TASK REQUIREMENTS
Nothing but the lines from the one that contains "How far is point 1103,171" through the end of the listing should appear, set down exactly.

===== RECORDS SUPPLIED =====

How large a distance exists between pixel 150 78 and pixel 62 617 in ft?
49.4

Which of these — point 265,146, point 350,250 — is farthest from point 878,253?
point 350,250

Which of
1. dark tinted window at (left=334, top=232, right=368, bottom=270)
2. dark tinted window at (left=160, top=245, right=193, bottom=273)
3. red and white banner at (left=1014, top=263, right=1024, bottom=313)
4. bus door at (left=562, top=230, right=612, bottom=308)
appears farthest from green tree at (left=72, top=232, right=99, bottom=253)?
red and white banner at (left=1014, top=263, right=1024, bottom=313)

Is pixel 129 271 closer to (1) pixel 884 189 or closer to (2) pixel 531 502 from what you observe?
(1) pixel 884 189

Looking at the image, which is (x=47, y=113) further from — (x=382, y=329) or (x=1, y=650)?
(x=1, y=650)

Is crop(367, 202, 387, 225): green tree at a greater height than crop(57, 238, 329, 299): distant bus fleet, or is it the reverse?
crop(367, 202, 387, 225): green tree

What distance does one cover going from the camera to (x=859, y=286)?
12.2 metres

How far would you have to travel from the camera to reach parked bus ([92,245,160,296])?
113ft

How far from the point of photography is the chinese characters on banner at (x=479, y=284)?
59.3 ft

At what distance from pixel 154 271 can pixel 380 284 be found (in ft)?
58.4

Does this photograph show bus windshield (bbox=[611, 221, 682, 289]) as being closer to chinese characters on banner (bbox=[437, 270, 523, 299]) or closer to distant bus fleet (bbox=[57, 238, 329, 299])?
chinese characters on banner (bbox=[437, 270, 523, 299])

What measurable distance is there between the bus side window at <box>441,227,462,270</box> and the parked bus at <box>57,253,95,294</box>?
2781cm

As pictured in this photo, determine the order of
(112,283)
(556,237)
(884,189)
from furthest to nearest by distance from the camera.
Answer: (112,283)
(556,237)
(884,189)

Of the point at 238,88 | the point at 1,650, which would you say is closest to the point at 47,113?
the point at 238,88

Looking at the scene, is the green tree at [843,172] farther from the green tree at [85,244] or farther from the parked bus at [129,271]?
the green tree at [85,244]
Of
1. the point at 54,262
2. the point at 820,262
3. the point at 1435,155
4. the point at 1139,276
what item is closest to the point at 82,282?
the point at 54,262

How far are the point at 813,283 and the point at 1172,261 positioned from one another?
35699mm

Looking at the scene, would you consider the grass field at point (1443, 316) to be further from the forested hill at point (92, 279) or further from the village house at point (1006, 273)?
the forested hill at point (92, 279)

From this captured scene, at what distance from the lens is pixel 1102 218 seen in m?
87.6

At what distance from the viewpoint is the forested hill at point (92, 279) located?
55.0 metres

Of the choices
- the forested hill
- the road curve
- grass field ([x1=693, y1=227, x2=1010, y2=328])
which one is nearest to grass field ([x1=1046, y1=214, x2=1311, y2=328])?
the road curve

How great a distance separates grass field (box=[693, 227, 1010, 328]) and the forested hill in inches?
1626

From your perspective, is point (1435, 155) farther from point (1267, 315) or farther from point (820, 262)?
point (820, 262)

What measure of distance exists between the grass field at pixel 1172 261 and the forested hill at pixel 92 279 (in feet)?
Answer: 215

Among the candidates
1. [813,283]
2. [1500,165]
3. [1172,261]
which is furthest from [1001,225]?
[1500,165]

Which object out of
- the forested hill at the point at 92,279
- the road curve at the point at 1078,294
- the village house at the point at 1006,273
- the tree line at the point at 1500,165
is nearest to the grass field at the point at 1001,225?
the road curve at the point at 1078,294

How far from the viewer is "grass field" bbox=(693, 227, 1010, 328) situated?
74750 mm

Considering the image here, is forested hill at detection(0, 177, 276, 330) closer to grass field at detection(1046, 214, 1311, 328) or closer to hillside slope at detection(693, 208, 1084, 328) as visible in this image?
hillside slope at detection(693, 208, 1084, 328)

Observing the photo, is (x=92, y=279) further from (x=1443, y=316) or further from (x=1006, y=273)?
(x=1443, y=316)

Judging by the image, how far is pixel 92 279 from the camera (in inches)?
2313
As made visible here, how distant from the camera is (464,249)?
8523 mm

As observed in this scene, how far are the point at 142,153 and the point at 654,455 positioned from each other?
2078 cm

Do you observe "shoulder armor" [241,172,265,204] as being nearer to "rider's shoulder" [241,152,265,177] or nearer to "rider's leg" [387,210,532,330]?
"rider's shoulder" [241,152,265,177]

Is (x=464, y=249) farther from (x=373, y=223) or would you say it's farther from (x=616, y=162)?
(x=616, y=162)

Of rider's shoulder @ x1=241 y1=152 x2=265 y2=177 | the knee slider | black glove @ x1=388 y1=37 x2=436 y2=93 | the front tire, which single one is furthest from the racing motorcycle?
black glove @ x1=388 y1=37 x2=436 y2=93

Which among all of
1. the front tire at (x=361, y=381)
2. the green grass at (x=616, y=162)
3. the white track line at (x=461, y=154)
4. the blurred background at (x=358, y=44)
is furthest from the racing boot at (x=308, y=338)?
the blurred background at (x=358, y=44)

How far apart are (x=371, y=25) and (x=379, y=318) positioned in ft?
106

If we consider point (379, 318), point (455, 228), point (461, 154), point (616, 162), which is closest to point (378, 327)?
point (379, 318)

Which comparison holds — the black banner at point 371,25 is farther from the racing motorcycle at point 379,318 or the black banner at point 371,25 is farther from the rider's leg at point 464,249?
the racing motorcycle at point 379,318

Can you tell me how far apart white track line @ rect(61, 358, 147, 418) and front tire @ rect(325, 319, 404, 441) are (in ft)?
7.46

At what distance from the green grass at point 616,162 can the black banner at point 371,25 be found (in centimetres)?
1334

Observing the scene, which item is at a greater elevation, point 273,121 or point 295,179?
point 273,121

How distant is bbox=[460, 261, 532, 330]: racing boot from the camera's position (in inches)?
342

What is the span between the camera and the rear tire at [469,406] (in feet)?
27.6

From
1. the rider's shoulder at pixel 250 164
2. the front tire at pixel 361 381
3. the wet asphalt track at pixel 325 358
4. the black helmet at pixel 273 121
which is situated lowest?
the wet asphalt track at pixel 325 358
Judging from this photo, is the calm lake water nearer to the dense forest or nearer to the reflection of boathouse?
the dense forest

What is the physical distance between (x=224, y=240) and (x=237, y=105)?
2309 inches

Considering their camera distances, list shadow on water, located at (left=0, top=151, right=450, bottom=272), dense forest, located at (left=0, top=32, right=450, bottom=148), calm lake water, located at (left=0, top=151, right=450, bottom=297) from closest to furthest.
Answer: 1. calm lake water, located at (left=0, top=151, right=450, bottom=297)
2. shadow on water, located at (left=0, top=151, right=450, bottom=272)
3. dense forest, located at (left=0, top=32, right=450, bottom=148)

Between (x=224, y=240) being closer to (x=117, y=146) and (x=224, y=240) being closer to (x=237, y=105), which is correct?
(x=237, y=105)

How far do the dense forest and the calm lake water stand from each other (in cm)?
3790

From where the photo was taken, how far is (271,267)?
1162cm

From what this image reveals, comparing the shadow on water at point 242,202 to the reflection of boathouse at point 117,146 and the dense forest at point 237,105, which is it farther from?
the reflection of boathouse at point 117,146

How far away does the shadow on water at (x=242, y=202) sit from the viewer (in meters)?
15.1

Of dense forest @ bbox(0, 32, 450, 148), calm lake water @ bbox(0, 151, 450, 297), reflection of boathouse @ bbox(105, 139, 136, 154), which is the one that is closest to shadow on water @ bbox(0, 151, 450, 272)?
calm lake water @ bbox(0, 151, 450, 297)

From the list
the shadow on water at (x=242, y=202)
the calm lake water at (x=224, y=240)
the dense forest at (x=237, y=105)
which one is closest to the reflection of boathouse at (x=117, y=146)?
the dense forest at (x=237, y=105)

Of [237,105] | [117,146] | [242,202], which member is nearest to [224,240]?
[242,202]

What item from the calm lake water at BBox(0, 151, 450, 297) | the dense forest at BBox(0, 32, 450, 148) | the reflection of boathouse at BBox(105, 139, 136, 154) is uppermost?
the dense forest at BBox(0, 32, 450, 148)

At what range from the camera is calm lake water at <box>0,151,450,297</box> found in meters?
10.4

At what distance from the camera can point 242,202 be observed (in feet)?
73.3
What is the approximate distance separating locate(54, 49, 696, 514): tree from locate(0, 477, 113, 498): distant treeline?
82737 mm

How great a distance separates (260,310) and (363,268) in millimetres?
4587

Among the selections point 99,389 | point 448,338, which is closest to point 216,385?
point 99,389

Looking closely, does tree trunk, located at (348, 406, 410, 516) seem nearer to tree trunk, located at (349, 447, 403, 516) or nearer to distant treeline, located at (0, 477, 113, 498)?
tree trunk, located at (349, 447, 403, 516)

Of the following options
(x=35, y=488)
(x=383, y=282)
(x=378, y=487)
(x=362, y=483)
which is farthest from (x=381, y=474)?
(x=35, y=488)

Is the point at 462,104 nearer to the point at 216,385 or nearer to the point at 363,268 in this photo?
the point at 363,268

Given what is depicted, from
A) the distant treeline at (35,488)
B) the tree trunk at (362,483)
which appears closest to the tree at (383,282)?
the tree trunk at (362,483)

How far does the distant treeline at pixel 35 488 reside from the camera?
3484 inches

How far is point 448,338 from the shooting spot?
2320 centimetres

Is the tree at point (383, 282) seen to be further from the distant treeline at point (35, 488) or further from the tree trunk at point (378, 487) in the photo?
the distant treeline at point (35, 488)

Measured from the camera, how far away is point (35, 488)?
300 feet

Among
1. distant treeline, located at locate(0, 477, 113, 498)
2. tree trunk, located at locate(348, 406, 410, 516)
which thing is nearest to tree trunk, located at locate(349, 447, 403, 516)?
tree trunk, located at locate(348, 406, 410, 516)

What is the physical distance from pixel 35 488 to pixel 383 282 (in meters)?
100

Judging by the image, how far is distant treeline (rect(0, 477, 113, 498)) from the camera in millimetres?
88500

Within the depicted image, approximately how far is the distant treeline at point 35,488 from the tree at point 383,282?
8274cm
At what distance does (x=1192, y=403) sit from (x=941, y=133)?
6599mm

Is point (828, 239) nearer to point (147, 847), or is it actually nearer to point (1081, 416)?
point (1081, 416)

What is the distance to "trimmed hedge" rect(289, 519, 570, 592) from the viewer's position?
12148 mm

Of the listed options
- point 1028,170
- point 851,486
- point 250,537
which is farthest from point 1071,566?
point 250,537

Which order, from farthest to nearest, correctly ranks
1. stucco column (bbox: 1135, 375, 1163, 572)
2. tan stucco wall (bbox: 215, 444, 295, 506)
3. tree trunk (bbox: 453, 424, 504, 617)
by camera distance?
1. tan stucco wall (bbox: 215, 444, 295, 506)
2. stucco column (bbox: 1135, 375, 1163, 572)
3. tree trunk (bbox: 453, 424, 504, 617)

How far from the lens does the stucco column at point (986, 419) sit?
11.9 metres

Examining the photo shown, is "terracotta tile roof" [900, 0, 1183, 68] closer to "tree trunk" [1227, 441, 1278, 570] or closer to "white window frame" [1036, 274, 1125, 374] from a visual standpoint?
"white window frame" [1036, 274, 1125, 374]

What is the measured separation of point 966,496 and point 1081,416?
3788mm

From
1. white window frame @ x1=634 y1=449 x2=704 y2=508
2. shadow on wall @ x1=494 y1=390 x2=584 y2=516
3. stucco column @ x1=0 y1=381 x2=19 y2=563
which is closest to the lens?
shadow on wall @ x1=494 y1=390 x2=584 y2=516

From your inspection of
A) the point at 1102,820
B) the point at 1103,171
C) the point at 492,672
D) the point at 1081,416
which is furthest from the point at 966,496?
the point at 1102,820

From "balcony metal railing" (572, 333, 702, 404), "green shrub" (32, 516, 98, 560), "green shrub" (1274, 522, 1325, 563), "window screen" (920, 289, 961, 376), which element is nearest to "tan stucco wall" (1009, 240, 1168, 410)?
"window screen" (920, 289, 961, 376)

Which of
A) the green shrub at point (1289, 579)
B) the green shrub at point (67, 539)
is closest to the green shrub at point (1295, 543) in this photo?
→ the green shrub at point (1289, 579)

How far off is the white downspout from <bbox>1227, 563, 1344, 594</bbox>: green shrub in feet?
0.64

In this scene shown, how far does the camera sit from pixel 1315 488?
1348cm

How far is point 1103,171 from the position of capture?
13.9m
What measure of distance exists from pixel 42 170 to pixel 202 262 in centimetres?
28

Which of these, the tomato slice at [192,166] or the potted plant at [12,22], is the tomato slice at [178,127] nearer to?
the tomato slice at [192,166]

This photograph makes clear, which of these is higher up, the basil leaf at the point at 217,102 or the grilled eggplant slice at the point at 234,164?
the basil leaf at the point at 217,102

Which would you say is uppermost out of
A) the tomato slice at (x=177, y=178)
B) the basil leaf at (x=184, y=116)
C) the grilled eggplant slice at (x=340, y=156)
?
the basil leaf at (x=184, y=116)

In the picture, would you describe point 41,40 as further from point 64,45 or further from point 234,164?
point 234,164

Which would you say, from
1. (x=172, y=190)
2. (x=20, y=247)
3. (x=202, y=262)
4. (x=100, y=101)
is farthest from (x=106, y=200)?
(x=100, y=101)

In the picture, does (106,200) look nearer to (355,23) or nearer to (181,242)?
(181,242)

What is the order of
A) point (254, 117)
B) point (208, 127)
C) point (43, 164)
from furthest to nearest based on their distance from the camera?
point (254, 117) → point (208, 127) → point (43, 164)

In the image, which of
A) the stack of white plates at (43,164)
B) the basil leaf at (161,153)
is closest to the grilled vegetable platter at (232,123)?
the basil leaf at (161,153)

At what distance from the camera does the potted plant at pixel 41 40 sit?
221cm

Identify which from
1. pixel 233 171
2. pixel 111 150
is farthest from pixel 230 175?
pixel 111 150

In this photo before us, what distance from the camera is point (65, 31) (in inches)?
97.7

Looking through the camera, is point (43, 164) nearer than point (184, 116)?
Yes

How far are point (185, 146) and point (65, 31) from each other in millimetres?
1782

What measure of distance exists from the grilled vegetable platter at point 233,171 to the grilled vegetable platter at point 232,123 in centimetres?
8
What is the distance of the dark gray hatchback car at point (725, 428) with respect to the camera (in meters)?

=====

OUTPUT OF THE EXERCISE
How far is point 1103,171 from the position of capture?
13.9m
What measure of distance exists from pixel 42 170 to pixel 202 262 in centimetres?
28

Which of these, the tomato slice at [192,166] or the potted plant at [12,22], is the tomato slice at [178,127] nearer to?
the tomato slice at [192,166]

This photograph makes clear, which of these is higher up, the basil leaf at the point at 217,102 or the grilled eggplant slice at the point at 234,164?
the basil leaf at the point at 217,102

Which would you say is uppermost out of
A) the tomato slice at (x=177, y=178)
B) the basil leaf at (x=184, y=116)
C) the grilled eggplant slice at (x=340, y=156)
?
the basil leaf at (x=184, y=116)

In the picture, would you describe point 41,40 as further from point 64,45 or further from point 234,164?
point 234,164

Which would you say, from
1. (x=172, y=190)
2. (x=20, y=247)
3. (x=202, y=262)
4. (x=100, y=101)
is farthest from (x=106, y=200)?
(x=100, y=101)

In the picture, does (106,200) look nearer to (355,23) or nearer to (181,242)?
(181,242)

What is the order of
A) point (254, 117)
B) point (208, 127)
C) point (43, 164)
from furthest to nearest based on their distance from the camera?
point (254, 117) → point (208, 127) → point (43, 164)

In the image, which of
A) the stack of white plates at (43,164)
B) the basil leaf at (161,153)
is closest to the grilled vegetable platter at (232,123)?
the basil leaf at (161,153)

At what distance from the camera does the potted plant at pixel 41 40 sit?
221cm

Identify which from
1. pixel 233 171
2. pixel 111 150
is farthest from pixel 230 175?
pixel 111 150

In this photo before us, what distance from the camera is point (65, 31) (in inches)?
97.7

Looking through the camera, is point (43, 164) nearer than point (184, 116)?
Yes

How far are point (185, 146) and point (65, 31) from each other in millimetres?
1782

What measure of distance exists from the grilled vegetable platter at point 233,171 to the grilled vegetable platter at point 232,123 in centimetres?
8
What is the distance of the dark gray hatchback car at point (725, 428) with respect to the camera (in meters)?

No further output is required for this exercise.